Hi, name is Rob Leitman, and I work on the Terminal Services team. Right now I work on TS Web Access and Remote Programs Publishing, but when I started on TS about eight years ago (!) I was working on Licensing.
I’d like to talk about the evolution of License Server discovery, and what we learned along the way by listening to customers.
(Or as I like to call it: TS4.)
This was the first implementation of Terminal Services from Microsoft. I wasn’t involved in this version, but here’s the relevant info: every Terminal Server had a local License Server. This made it really easy for the TS to find the LS.
However, there was no way to track CAL usage across multiple Terminal Servers. Also, if you bought 100 CALs and had 5 Terminal Servers, how should you allocate these CALs among the Terminal Servers? Or should you just install all 100 on all the Terminal Servers? A bit of a mess.
I joined the TS team right around we started work on Windows 2000 (which was much later than when the rest of Windows started work – a whole other story).
It was pretty clear that we needed a central License Server, but how should the TS find the LS? It seems logical that the easiest solution for the admin is to require no configuration at all. The TS should “auto-magically” discover the LS.

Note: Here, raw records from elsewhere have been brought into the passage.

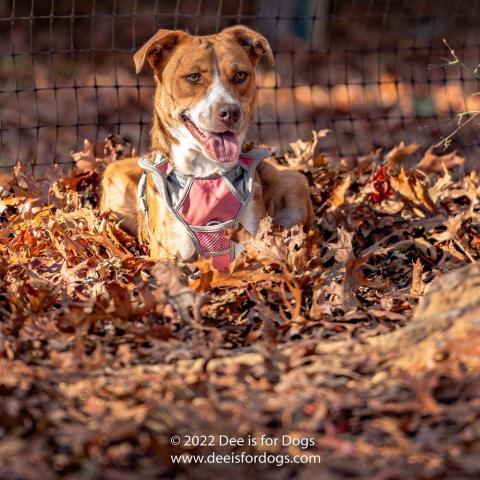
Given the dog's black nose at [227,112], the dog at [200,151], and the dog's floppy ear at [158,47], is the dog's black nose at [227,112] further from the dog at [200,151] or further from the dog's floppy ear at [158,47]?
the dog's floppy ear at [158,47]

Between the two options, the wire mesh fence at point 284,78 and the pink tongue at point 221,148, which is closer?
the pink tongue at point 221,148

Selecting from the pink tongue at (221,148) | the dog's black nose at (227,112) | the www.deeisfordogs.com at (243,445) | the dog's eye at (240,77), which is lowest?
the www.deeisfordogs.com at (243,445)

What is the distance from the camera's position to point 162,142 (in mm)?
4844

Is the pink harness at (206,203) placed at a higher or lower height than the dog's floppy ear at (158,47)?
lower

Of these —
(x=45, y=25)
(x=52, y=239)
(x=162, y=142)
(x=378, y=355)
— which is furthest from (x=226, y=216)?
(x=45, y=25)

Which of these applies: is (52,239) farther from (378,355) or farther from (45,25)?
(45,25)

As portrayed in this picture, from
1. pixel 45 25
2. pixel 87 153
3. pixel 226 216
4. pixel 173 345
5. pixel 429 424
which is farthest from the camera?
pixel 45 25

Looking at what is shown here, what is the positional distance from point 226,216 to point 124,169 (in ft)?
3.88

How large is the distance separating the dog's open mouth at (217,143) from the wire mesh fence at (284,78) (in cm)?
267

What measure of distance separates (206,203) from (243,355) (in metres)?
1.51

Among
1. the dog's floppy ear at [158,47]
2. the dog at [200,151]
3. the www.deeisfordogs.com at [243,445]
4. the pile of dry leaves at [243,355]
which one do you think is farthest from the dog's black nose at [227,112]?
the www.deeisfordogs.com at [243,445]

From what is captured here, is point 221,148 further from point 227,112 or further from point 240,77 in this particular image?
point 240,77

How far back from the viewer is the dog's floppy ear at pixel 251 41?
4.97m

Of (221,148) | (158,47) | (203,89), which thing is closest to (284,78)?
(158,47)
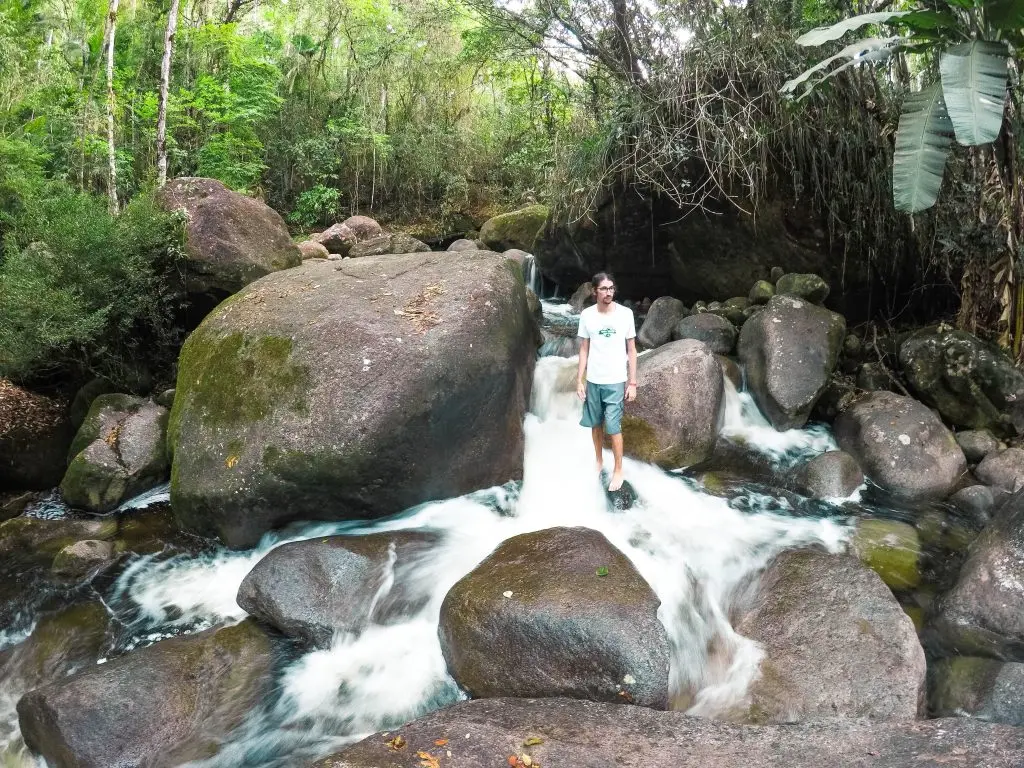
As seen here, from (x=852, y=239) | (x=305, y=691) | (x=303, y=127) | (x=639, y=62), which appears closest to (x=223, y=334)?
(x=305, y=691)

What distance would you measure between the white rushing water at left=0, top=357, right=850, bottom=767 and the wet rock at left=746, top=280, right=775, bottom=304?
2016mm

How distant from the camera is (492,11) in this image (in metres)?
8.48

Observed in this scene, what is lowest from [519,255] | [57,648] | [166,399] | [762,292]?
[57,648]

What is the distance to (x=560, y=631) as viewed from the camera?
11.0ft

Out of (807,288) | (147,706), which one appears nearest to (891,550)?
(807,288)

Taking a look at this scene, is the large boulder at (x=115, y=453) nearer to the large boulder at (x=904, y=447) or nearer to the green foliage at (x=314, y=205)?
the large boulder at (x=904, y=447)

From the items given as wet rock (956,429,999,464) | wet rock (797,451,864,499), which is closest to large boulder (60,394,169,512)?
wet rock (797,451,864,499)

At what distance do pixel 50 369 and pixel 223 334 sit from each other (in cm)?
267

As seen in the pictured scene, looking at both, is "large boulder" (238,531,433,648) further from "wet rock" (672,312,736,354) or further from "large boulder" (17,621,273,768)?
"wet rock" (672,312,736,354)

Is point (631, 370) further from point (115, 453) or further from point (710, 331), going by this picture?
point (115, 453)

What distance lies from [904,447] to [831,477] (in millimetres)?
776

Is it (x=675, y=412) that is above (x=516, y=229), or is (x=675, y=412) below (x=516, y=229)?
below

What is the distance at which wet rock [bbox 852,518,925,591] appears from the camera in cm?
445

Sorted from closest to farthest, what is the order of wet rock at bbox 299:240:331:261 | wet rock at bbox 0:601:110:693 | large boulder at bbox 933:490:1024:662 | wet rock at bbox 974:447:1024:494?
large boulder at bbox 933:490:1024:662 → wet rock at bbox 0:601:110:693 → wet rock at bbox 974:447:1024:494 → wet rock at bbox 299:240:331:261
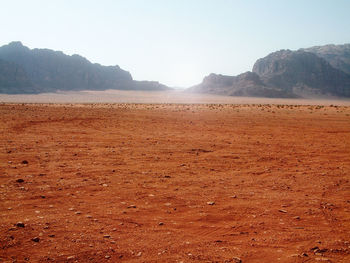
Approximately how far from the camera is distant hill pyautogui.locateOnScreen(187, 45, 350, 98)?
158 m

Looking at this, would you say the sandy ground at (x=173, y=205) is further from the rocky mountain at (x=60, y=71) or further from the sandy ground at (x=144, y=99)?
the rocky mountain at (x=60, y=71)

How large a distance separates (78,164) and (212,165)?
427cm

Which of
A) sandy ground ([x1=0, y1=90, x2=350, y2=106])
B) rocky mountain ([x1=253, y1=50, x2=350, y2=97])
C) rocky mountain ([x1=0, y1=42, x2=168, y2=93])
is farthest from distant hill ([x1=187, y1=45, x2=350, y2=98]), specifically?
rocky mountain ([x1=0, y1=42, x2=168, y2=93])

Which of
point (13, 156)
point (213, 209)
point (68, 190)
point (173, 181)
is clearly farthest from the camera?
point (13, 156)

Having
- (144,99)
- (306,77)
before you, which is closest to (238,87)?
(306,77)

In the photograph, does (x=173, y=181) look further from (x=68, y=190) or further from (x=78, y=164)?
(x=78, y=164)

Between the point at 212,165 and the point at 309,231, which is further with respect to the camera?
the point at 212,165

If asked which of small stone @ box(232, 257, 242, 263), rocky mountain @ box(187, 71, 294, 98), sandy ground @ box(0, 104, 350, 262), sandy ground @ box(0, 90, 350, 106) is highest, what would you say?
rocky mountain @ box(187, 71, 294, 98)

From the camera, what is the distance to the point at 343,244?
4.58 metres

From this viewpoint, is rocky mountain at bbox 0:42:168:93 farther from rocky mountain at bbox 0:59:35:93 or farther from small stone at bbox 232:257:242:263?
small stone at bbox 232:257:242:263

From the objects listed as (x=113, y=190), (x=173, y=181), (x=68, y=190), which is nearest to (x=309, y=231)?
(x=173, y=181)

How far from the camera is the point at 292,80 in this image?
7160 inches

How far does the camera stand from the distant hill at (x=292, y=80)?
15850 centimetres

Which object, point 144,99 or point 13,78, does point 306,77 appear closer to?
point 144,99
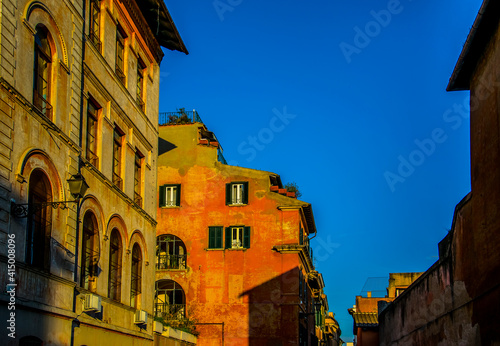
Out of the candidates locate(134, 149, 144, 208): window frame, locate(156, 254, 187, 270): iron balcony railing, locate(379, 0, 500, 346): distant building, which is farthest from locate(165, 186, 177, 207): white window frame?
locate(379, 0, 500, 346): distant building

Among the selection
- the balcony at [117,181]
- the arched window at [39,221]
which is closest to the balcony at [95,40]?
the balcony at [117,181]

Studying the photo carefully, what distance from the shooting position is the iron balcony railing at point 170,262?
38062 mm

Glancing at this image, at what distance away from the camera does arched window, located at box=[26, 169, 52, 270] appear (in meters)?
13.8

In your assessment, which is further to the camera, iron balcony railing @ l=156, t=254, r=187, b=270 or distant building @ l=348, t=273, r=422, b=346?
iron balcony railing @ l=156, t=254, r=187, b=270

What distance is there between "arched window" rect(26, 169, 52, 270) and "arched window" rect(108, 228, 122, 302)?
4565 millimetres

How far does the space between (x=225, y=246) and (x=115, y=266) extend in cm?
1854

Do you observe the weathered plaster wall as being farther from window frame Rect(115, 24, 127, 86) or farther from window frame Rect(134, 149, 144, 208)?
window frame Rect(115, 24, 127, 86)

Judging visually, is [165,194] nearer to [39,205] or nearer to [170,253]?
[170,253]

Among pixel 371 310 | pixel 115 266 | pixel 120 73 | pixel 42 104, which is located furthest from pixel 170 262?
pixel 42 104

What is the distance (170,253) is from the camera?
3875cm

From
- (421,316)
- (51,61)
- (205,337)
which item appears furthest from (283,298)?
(51,61)

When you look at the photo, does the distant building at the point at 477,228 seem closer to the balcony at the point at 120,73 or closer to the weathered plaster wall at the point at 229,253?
the balcony at the point at 120,73

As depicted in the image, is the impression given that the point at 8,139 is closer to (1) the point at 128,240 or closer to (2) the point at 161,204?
(1) the point at 128,240

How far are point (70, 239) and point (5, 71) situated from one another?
4669mm
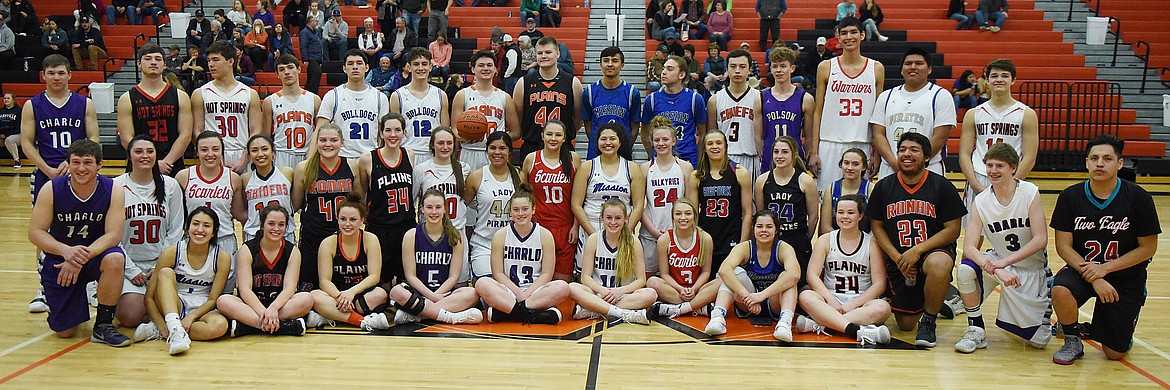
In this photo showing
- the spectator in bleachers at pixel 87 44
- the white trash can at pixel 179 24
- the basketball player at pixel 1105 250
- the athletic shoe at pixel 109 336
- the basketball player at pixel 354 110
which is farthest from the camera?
the white trash can at pixel 179 24

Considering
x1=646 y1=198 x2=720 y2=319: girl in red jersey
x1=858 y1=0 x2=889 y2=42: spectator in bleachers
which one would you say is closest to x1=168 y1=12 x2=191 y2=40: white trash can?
x1=858 y1=0 x2=889 y2=42: spectator in bleachers

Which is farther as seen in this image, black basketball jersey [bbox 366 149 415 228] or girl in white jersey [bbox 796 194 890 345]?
black basketball jersey [bbox 366 149 415 228]

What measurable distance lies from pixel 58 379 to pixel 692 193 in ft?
12.6

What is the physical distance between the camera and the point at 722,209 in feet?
21.1

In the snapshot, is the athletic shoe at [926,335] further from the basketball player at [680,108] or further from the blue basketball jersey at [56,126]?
the blue basketball jersey at [56,126]

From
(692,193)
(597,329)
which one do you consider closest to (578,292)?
(597,329)

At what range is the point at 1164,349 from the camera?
18.2 ft

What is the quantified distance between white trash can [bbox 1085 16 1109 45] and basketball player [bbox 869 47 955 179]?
1182 centimetres

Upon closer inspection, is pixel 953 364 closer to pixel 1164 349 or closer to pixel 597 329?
pixel 1164 349

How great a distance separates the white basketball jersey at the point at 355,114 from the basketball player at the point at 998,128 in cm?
413

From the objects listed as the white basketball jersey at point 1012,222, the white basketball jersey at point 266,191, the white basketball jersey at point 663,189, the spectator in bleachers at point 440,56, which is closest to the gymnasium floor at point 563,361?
the white basketball jersey at point 1012,222

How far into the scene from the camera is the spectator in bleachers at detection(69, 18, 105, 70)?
16734 millimetres

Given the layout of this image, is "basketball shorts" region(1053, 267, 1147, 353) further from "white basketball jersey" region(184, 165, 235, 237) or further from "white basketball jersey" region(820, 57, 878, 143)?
"white basketball jersey" region(184, 165, 235, 237)

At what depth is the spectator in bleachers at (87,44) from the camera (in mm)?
16734
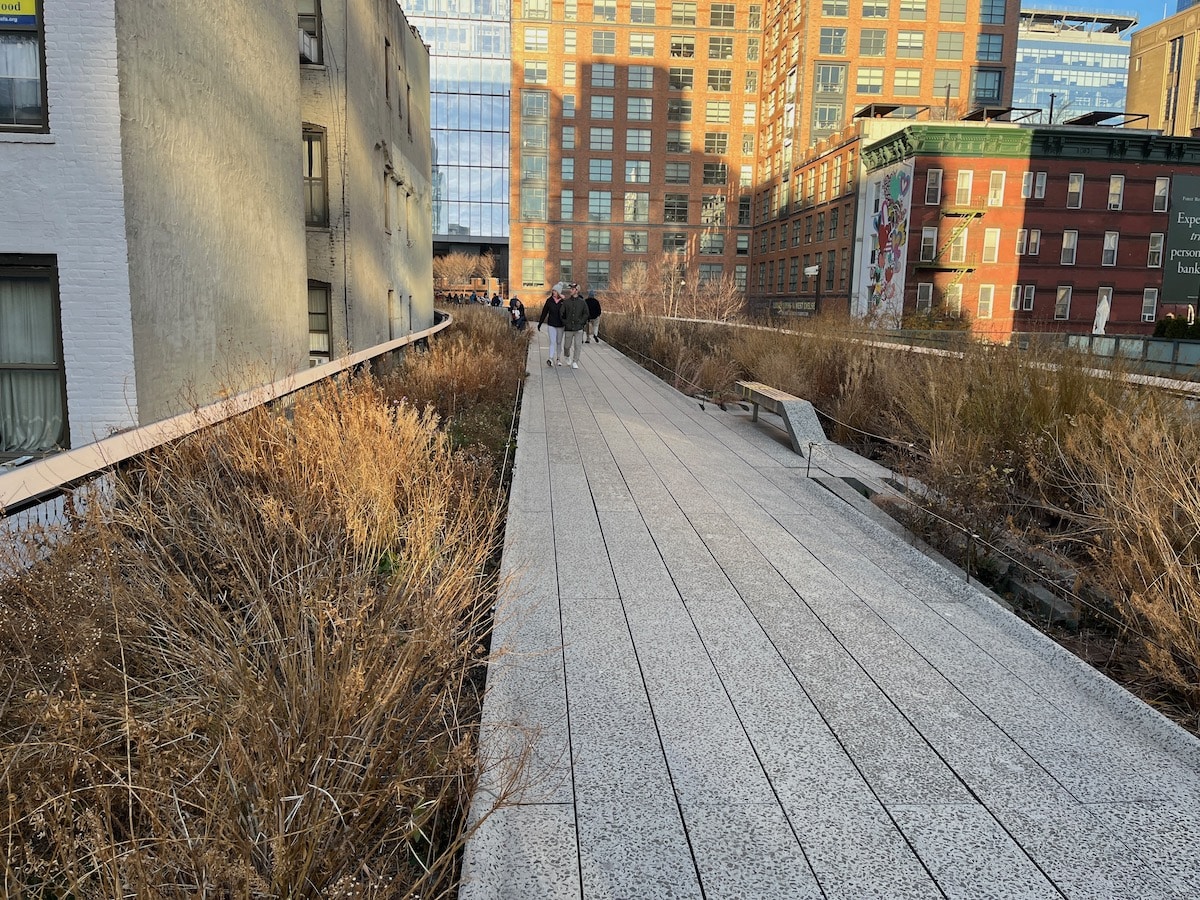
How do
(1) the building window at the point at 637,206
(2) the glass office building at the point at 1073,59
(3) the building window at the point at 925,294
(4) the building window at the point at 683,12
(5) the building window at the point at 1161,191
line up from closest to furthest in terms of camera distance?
(5) the building window at the point at 1161,191 < (3) the building window at the point at 925,294 < (4) the building window at the point at 683,12 < (1) the building window at the point at 637,206 < (2) the glass office building at the point at 1073,59

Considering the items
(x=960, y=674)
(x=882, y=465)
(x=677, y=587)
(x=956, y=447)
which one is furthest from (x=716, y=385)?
(x=960, y=674)

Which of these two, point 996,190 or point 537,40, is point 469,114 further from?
point 996,190

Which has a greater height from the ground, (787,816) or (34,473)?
(34,473)

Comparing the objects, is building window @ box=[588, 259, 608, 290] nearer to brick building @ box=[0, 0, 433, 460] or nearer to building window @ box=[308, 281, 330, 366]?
building window @ box=[308, 281, 330, 366]

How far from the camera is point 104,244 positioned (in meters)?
10.2

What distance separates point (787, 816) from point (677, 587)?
2.37 meters

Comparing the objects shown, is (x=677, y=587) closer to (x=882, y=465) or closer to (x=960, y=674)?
(x=960, y=674)

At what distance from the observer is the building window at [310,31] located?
19.2 meters

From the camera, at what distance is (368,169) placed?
22719mm

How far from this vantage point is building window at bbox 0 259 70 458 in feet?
34.1

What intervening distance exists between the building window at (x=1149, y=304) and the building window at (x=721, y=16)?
4796 centimetres

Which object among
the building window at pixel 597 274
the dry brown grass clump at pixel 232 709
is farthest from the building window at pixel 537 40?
the dry brown grass clump at pixel 232 709

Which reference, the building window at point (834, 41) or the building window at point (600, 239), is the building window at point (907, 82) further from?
the building window at point (600, 239)

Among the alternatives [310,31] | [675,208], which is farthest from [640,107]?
[310,31]
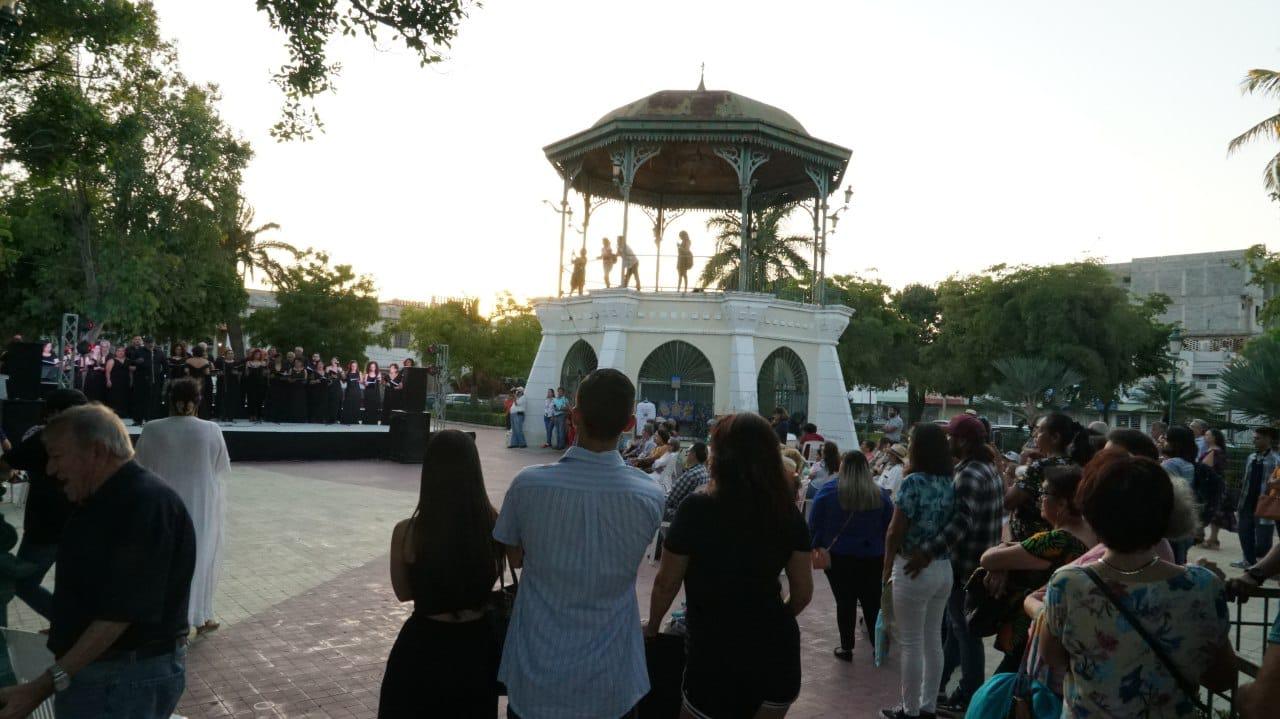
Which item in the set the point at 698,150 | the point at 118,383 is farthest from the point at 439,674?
the point at 698,150

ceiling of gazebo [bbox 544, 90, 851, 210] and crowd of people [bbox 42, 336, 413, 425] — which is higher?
ceiling of gazebo [bbox 544, 90, 851, 210]

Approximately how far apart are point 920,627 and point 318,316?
4329 centimetres

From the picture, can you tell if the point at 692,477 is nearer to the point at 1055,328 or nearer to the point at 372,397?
the point at 372,397

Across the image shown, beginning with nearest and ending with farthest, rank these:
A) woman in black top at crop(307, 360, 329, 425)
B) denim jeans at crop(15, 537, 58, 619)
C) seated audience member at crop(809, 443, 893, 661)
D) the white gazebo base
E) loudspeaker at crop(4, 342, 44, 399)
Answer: denim jeans at crop(15, 537, 58, 619), seated audience member at crop(809, 443, 893, 661), loudspeaker at crop(4, 342, 44, 399), woman in black top at crop(307, 360, 329, 425), the white gazebo base

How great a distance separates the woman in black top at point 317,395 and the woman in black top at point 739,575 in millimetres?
17928

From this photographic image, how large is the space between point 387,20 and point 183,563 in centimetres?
627

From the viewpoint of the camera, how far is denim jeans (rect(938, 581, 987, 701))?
16.0ft

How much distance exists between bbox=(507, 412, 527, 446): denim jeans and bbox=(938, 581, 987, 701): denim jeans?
2055cm

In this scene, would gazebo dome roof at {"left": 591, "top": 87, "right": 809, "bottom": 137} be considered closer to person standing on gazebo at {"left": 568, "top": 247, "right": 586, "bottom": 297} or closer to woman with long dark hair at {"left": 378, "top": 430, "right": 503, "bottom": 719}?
person standing on gazebo at {"left": 568, "top": 247, "right": 586, "bottom": 297}

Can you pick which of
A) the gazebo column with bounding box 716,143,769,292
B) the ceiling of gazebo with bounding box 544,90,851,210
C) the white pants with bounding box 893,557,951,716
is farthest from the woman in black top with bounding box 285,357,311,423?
the white pants with bounding box 893,557,951,716

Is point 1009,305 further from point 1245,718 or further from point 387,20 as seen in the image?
point 1245,718

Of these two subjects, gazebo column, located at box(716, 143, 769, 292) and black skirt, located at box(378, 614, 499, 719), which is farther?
gazebo column, located at box(716, 143, 769, 292)

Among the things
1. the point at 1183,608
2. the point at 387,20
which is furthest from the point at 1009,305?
the point at 1183,608

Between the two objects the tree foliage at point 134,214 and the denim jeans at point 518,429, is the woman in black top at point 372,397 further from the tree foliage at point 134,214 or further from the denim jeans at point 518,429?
the tree foliage at point 134,214
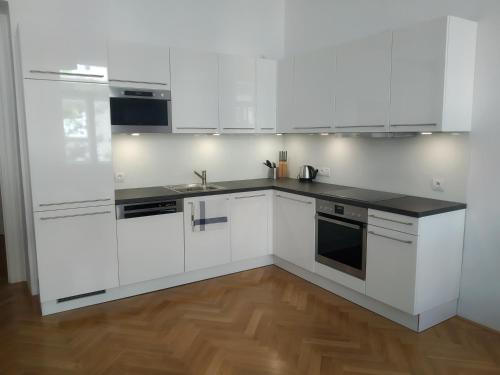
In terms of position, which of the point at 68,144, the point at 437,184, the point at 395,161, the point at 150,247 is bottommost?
the point at 150,247

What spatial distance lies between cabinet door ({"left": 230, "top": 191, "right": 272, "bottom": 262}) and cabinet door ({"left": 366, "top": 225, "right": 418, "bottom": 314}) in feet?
4.35

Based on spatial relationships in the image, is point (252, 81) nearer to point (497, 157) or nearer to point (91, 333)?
point (497, 157)

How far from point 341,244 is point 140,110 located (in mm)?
2188

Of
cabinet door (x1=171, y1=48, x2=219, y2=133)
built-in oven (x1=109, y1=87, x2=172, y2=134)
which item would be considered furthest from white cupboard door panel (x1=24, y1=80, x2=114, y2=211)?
cabinet door (x1=171, y1=48, x2=219, y2=133)

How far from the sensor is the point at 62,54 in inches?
115

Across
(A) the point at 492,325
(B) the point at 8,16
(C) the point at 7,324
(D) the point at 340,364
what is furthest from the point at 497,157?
(B) the point at 8,16

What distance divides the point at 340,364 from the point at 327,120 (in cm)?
218

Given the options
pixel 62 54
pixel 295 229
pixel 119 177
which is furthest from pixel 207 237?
pixel 62 54

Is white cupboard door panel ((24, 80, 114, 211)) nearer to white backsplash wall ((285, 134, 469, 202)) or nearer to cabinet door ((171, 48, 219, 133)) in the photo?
cabinet door ((171, 48, 219, 133))

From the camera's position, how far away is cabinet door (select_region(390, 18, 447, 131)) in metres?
2.68

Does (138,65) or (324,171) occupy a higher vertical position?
(138,65)

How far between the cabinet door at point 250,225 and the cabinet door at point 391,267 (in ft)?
4.35

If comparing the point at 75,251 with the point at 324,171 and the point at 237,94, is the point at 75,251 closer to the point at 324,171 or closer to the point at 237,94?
the point at 237,94

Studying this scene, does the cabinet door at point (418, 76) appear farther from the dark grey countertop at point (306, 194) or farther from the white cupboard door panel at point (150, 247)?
the white cupboard door panel at point (150, 247)
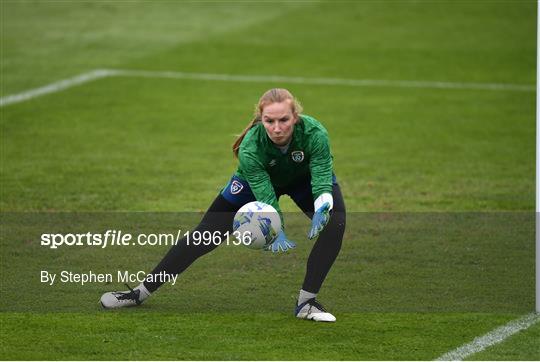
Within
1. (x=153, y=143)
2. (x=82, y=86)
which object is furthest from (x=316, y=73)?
(x=153, y=143)

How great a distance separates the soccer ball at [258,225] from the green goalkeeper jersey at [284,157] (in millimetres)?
85

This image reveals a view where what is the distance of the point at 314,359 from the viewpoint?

The easiest solution is to put the LS on a machine that the TS already knows about: the domain controller. That way, the TS just needs to check each DC to see if there’s a license server there.
But what about big companies with multiple domains – do we really want to force them to put an LS in each domain? Well, Win2000 had this neat new feature called Active Directory. Why not put discovery information there? That way, all TSs in an AD Site could use the same LS. We called this Enterprise Discovery, I guess because only big enterprises would have multiple domains.
But that still left TSs that were in a workgroup (or an NT4 domain with no Win2000 DCs). In that case, there’s no DC to install on, and no AD to put discovery information in. The best we could do in that case was to broadcast, and wait for an LS to respond.
So that’s what we shipped. If everything went well, this was a great system: install the TS, install the LS, and no further configuration needed.
However, some customers did have problems that were hard to figure out (especially over the phone with customer support). When the TS can’t find the LS, how do we figure out why? It’s pretty frustrating when you know the LS name, but have no way to tell the TS what the name is. Luckily we remembered that we had a registry key we had used for testing that would let you override the discovery mechanism and specify the LS directly. This was pretty handy, and maybe we should have realized that if we found it useful during testing, our customers would too.
Because this was never an official feature though, there were some drawbacks: only one LS could be specified, the admin tools didn’t pay any attention to the key, and all the discovery processes still ran after you set the key.
Another customer complaint was that poking every DC every hour caused some unfriendly audit events and unnecessary network traffic. Also, some domains have a lot of sites, possibly requiring slow or expensive network traffic to contact.
Finally, for simplicity of implementation we required LSs in domains to be installed on Domain Controllers. This makes sense for “Domain Discovery” but not for “Enterprise Discovery” (or for “Registry-based Discovery”). Most domain admins don’t like running extra software on their domain controllers.